▶ _Текст_:

((

Вся последующая жизнь Алисы Розенбаум, вся разработанная ею философия были посвящены разоблачению вышеупомянутого человеконенавистнического лозунга. А поскольку лозунг сей имел место быть не только в коммуно-фашистской, но и в христианской доктрине тоже, только в чуть измененном виде – "блажен, кто отдал жизнь за други своя", – ее философия объективизма наносила удар заодно и по православно-католической версии христианства. Сама Алиса была атеисткой, а где-то в середине жизни, оценивая свой вклад в философию, не без оснований произнесла: "Я бросаю вызов культурной традиции последних двух с половиной тысячелетий".
В шестнадцать лет Алиса поступила в Ленинградский университет, в 1924 году закончила его и два года работала простым ленинградским экскурсоводом. А потом решила уехать в Америку.
Навсегда. Шел 1926 год, и сделать это было еще можно – советская мышеловка тогда не захлопнулась окончательно. Так Алиса вступила на землю "самой свободной страны в мире". И так закончила свое земное существование собственно Алиса Розенбаум. Теперь весь мир знает эту женщину по ее псевдониму – Айн Рэнд.
Новое имя она выбрала себе сама, а фамилию "списала" с пишущей машинки – "Рэмингтон Рэнд". Поначалу наивная девушка решила стать в Америке либо актрисой, либо сценаристом художественных фильмов, для чего и отправилась в Голливуд. Ни тем, ни другим она, конечно, так и не стала, зато познакомилась в американской кинематографической Мекке с симпатичным и молодым актером Фрэнком О’Коннором. За которого вышла замуж. Надо признать, что заключение этого брака было слегка вынужденным – не потому что молодая "залетела", а потому что у нее заканчивался срок действия визы и нужно было как-то легализовываться в Штатах. Однако, несмотря на такой напряг, брак этот получился весьма прочным и счастливо продлился более полувека. Но если раньше бывшую Алису все знали как жену Фрэнка О’Коннора, то во второй половине ХХ века уже подзабытый всеми Фрэнк стал числиться "мужем Айн Рэнд". Той самой Рэнд, чья биография вошла в книжку американского писателя Джина Ландрама "Тринадцать женщин, которые изменили мир".

))

▶ _Исходные данные_:
((

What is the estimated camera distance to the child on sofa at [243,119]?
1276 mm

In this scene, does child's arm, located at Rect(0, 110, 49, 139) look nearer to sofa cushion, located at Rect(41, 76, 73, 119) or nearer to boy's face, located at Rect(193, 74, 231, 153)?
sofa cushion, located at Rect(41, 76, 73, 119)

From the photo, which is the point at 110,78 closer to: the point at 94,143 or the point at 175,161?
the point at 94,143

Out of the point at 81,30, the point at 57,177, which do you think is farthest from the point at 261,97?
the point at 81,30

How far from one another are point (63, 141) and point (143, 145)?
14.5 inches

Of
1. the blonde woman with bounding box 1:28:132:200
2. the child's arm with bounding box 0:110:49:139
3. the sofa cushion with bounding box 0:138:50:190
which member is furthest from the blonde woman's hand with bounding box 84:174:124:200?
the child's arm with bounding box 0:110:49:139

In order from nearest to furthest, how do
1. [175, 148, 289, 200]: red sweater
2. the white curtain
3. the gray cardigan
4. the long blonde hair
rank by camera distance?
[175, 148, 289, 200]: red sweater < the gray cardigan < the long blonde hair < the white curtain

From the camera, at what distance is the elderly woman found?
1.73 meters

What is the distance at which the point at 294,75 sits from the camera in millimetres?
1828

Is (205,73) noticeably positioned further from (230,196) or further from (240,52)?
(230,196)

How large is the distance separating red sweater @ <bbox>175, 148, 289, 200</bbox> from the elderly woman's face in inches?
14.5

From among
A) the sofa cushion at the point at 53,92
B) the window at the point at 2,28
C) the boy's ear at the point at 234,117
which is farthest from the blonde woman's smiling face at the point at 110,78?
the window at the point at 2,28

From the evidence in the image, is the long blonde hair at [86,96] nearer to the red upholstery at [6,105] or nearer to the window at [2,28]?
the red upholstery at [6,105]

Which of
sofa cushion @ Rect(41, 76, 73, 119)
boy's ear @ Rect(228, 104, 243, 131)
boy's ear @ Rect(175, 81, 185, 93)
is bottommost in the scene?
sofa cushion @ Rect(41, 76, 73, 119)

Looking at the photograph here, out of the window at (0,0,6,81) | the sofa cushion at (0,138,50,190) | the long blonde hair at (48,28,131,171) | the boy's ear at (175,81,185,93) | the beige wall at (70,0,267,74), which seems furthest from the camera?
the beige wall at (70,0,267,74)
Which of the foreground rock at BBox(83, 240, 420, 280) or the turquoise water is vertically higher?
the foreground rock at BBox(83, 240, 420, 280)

))

▶ _Условия задач_:
A - Какие слова и фразы в тексте об Айн Рэнд стоят в кавычках? Перечислите все в порядке появления.
B - Перепечатайте без изменений строки исходных данных на участке от строки, содержащей «How far from», до последней строки включительно.

▶ _Выполненные задания_:
A -
1. блажен, кто отдал жизнь за други своя
2. Я бросаю вызов культурной традиции последних двух с половиной тысячелетий
3. самой свободной страны в мире
4. списала
5. Рэмингтон Рэнд
6. залетела
7. мужем Айн Рэнд
8. Тринадцать женщин, которые изменили мир

B -
How far from one another are point (63, 141) and point (143, 145)?
14.5 inches

Of
1. the blonde woman with bounding box 1:28:132:200
2. the child's arm with bounding box 0:110:49:139
3. the sofa cushion with bounding box 0:138:50:190
which member is furthest from the blonde woman's hand with bounding box 84:174:124:200?
the child's arm with bounding box 0:110:49:139

In order from nearest to furthest, how do
1. [175, 148, 289, 200]: red sweater
2. the white curtain
3. the gray cardigan
4. the long blonde hair
rank by camera distance?
[175, 148, 289, 200]: red sweater < the gray cardigan < the long blonde hair < the white curtain

From the camera, at what distance is the elderly woman found?
1.73 meters

What is the distance at which the point at 294,75 sits from the camera in millimetres?
1828

Is (205,73) noticeably positioned further from (230,196) or further from (240,52)?
(230,196)

How large is the distance separating red sweater @ <bbox>175, 148, 289, 200</bbox> from the elderly woman's face in inches?
14.5

From among
A) the sofa cushion at the point at 53,92
B) the window at the point at 2,28
C) the boy's ear at the point at 234,117
which is farthest from the blonde woman's smiling face at the point at 110,78?
the window at the point at 2,28

From the evidence in the image, is the long blonde hair at [86,96] nearer to the red upholstery at [6,105] or nearer to the window at [2,28]?
the red upholstery at [6,105]

Which of
sofa cushion @ Rect(41, 76, 73, 119)
boy's ear @ Rect(228, 104, 243, 131)
boy's ear @ Rect(175, 81, 185, 93)
is bottommost in the scene?
sofa cushion @ Rect(41, 76, 73, 119)

Looking at the photograph here, out of the window at (0,0,6,81) | the sofa cushion at (0,138,50,190) | the long blonde hair at (48,28,131,171) | the boy's ear at (175,81,185,93) | the beige wall at (70,0,267,74), which seems furthest from the camera?
the beige wall at (70,0,267,74)
Which of the foreground rock at BBox(83, 240, 420, 280) or the turquoise water is vertically higher?
the foreground rock at BBox(83, 240, 420, 280)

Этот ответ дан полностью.